**** Dataset entries

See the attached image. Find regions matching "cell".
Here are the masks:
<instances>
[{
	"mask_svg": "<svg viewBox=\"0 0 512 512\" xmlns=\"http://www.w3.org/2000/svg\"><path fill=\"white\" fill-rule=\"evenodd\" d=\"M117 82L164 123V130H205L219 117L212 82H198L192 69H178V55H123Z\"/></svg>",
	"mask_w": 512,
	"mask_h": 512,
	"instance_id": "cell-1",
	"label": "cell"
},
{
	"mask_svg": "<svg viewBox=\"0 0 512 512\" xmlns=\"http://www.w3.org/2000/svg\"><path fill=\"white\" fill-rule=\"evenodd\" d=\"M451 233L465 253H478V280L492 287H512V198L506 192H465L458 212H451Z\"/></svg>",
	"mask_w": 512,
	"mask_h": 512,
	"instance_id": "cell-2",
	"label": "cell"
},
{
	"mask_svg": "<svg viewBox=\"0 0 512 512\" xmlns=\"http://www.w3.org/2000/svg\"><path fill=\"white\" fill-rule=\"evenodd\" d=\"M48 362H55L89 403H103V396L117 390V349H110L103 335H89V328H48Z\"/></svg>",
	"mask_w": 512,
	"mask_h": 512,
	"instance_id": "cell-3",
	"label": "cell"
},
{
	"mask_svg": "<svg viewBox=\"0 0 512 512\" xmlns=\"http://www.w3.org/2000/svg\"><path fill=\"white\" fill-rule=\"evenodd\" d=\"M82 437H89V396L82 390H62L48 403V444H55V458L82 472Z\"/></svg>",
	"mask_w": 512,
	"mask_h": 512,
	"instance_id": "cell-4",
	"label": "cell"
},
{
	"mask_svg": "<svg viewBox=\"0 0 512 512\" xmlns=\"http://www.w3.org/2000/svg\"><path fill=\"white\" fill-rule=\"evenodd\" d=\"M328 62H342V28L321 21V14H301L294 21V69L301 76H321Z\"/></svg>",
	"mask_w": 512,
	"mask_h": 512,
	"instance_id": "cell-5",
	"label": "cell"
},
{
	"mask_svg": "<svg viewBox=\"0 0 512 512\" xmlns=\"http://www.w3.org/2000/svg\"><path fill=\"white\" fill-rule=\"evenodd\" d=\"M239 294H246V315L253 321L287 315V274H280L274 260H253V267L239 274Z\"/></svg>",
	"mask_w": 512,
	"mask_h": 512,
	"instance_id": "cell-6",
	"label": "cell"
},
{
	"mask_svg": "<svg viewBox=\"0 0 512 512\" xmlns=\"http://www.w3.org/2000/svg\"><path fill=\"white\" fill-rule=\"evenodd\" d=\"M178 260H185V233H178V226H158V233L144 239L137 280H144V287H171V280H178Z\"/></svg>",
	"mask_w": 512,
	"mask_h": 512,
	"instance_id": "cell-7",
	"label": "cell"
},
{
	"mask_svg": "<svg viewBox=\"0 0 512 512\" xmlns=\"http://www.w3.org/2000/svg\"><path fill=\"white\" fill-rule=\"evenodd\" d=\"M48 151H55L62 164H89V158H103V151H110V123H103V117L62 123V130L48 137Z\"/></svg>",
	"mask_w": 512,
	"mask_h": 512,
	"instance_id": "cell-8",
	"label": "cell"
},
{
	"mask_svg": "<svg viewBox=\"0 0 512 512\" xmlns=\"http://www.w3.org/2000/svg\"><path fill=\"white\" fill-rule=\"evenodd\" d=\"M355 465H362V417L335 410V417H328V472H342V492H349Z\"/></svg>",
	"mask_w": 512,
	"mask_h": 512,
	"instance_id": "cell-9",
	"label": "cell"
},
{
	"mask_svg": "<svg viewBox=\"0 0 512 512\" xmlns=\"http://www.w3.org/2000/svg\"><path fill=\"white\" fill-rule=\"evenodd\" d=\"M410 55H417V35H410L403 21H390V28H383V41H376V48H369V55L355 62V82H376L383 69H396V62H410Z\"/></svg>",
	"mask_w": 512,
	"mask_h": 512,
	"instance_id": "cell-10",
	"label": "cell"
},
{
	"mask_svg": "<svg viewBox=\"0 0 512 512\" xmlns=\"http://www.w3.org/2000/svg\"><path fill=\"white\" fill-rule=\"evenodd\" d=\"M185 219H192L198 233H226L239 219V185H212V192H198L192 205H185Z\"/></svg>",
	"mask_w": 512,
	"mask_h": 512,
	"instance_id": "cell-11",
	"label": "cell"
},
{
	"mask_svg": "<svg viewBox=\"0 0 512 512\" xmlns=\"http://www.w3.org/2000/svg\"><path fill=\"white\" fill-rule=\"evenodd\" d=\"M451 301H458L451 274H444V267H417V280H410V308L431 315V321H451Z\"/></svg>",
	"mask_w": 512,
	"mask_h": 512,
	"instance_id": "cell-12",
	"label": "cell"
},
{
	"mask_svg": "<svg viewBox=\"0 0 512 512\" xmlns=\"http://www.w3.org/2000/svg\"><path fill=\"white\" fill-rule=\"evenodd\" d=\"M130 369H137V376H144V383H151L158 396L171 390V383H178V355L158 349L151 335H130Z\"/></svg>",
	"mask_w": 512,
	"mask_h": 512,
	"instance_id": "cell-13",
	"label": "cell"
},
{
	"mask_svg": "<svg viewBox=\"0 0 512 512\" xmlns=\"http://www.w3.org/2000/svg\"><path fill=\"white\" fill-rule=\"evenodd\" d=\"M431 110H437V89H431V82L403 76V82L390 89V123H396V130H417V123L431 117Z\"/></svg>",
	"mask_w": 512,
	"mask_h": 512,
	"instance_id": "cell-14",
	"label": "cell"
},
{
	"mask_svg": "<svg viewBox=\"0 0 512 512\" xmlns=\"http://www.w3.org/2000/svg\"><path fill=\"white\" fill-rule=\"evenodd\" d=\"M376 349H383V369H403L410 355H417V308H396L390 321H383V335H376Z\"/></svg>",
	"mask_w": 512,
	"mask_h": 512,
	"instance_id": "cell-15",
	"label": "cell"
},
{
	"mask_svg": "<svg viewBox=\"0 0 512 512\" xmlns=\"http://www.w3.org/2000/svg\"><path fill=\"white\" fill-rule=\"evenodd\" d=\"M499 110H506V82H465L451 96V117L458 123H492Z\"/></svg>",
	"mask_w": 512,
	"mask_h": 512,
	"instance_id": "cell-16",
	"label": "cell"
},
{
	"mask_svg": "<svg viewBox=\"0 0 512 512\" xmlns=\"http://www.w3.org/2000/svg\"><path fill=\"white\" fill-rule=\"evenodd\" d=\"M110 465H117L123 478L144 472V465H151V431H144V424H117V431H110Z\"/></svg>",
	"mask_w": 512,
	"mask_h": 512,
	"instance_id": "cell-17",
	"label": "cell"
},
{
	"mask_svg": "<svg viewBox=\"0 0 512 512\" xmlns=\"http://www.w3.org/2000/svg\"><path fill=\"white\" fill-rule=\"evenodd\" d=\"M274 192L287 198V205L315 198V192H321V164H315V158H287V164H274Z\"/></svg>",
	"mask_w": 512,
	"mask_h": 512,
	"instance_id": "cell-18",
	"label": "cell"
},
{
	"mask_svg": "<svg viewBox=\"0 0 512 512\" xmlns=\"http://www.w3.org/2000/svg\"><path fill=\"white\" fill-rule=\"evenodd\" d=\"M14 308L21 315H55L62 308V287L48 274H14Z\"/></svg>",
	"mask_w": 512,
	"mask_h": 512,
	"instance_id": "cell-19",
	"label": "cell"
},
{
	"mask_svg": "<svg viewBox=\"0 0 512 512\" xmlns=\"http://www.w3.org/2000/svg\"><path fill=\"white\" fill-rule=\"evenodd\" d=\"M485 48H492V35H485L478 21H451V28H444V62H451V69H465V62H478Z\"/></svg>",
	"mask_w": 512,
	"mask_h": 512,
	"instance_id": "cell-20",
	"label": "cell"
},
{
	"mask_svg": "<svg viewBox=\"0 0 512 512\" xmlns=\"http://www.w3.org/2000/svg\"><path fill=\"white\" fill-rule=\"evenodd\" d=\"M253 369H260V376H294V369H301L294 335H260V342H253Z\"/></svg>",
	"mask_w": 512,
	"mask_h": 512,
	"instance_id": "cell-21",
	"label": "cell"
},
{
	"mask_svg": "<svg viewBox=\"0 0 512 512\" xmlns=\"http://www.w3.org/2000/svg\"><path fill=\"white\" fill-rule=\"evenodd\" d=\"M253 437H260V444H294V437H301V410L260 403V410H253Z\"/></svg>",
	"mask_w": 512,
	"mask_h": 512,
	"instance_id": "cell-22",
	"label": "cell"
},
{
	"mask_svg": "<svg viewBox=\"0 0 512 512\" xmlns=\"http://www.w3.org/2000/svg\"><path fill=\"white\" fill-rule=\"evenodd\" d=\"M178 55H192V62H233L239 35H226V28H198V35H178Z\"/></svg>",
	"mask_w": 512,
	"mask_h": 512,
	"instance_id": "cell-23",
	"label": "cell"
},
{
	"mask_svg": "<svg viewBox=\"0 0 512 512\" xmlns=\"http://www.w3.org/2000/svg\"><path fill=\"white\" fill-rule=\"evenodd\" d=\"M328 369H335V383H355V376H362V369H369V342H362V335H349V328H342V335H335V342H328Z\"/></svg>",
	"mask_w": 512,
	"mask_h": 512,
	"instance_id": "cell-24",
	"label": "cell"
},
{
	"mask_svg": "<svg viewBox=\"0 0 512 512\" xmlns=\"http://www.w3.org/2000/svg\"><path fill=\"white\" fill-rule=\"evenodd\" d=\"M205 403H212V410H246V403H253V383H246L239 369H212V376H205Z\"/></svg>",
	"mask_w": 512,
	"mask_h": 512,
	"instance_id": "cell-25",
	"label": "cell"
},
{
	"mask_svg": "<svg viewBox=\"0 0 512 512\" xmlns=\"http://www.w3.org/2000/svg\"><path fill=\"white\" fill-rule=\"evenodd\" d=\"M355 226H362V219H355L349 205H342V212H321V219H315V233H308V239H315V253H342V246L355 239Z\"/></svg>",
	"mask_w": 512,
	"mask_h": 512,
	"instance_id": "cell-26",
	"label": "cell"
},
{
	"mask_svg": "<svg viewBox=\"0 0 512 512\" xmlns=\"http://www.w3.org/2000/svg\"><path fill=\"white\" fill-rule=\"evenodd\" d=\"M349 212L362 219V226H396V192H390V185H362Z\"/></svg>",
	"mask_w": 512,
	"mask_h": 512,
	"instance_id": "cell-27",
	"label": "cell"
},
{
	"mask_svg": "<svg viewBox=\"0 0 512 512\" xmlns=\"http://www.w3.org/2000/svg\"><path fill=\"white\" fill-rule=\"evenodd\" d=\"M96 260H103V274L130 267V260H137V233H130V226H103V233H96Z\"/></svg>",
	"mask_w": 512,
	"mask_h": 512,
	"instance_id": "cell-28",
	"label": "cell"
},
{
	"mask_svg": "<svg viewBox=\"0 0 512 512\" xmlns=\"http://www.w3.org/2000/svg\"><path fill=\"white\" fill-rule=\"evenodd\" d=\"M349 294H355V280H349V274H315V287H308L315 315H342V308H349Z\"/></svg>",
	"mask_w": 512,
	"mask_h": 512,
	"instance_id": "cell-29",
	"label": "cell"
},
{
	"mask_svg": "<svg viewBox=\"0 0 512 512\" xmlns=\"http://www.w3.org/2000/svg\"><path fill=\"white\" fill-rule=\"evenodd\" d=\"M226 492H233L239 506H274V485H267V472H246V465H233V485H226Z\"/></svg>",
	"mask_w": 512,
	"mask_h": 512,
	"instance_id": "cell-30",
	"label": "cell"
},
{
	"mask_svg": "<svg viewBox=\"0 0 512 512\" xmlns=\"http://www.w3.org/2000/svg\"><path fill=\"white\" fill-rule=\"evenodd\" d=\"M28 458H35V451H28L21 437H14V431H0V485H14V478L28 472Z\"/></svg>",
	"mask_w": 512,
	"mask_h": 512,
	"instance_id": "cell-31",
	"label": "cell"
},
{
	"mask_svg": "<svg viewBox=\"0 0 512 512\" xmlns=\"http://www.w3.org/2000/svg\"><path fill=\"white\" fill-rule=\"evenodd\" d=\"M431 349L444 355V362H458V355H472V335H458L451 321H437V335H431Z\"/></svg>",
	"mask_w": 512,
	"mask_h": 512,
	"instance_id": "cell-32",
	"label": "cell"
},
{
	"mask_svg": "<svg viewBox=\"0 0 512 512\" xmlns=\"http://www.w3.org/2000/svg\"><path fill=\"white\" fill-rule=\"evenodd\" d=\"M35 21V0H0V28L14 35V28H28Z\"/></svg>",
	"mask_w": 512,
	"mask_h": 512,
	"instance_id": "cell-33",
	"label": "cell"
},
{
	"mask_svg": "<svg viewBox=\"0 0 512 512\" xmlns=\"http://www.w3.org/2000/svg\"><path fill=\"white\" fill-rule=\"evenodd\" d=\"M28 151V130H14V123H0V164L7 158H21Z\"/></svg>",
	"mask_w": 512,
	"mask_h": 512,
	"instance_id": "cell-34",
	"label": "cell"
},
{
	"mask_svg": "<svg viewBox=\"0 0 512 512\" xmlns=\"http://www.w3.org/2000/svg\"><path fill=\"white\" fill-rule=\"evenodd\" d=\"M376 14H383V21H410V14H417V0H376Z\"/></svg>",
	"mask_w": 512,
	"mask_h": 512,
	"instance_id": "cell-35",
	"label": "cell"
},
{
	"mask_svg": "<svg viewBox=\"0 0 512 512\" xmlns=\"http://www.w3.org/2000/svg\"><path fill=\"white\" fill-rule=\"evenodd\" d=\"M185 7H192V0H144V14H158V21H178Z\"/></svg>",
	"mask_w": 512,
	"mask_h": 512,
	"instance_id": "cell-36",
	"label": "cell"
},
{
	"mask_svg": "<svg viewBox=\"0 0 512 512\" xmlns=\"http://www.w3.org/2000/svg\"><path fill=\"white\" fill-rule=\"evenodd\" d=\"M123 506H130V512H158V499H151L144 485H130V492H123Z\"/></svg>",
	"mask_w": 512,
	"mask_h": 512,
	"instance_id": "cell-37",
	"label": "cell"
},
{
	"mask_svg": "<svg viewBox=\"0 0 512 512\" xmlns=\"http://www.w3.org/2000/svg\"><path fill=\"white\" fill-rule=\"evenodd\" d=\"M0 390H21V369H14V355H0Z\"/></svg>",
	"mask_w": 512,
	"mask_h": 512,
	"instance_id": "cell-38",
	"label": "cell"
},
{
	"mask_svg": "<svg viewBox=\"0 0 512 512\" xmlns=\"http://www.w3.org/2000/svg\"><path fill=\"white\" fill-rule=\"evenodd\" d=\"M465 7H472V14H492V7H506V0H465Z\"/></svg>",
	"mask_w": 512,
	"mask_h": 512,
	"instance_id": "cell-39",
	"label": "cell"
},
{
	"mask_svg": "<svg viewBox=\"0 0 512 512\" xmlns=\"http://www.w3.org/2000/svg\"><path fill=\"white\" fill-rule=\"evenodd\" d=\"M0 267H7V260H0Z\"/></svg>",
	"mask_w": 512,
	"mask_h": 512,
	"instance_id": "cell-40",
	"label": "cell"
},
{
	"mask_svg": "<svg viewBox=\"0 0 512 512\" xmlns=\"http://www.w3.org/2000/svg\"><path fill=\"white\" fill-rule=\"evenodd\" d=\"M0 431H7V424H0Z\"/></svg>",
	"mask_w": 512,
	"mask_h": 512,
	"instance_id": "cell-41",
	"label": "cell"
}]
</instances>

********

## Stated goal
Reproduce the listing from its first line through the line containing "362H55L89 403H103V396L117 390V349H110L103", swapping every "mask_svg" for "outline_svg" and leaving all else as it is.

## Completed exercise
See the attached image. Find regions matching "cell".
Here are the masks:
<instances>
[{
	"outline_svg": "<svg viewBox=\"0 0 512 512\" xmlns=\"http://www.w3.org/2000/svg\"><path fill=\"white\" fill-rule=\"evenodd\" d=\"M117 82L164 123V130H205L219 117L212 82H198L192 69H178V55H123Z\"/></svg>",
	"mask_w": 512,
	"mask_h": 512,
	"instance_id": "cell-1",
	"label": "cell"
},
{
	"outline_svg": "<svg viewBox=\"0 0 512 512\" xmlns=\"http://www.w3.org/2000/svg\"><path fill=\"white\" fill-rule=\"evenodd\" d=\"M451 233L465 253H478V280L492 287H512V198L506 192H465L458 212H451Z\"/></svg>",
	"mask_w": 512,
	"mask_h": 512,
	"instance_id": "cell-2",
	"label": "cell"
},
{
	"outline_svg": "<svg viewBox=\"0 0 512 512\" xmlns=\"http://www.w3.org/2000/svg\"><path fill=\"white\" fill-rule=\"evenodd\" d=\"M48 362H55L89 403H103V396L117 390V349H110L103 335H89V328H48Z\"/></svg>",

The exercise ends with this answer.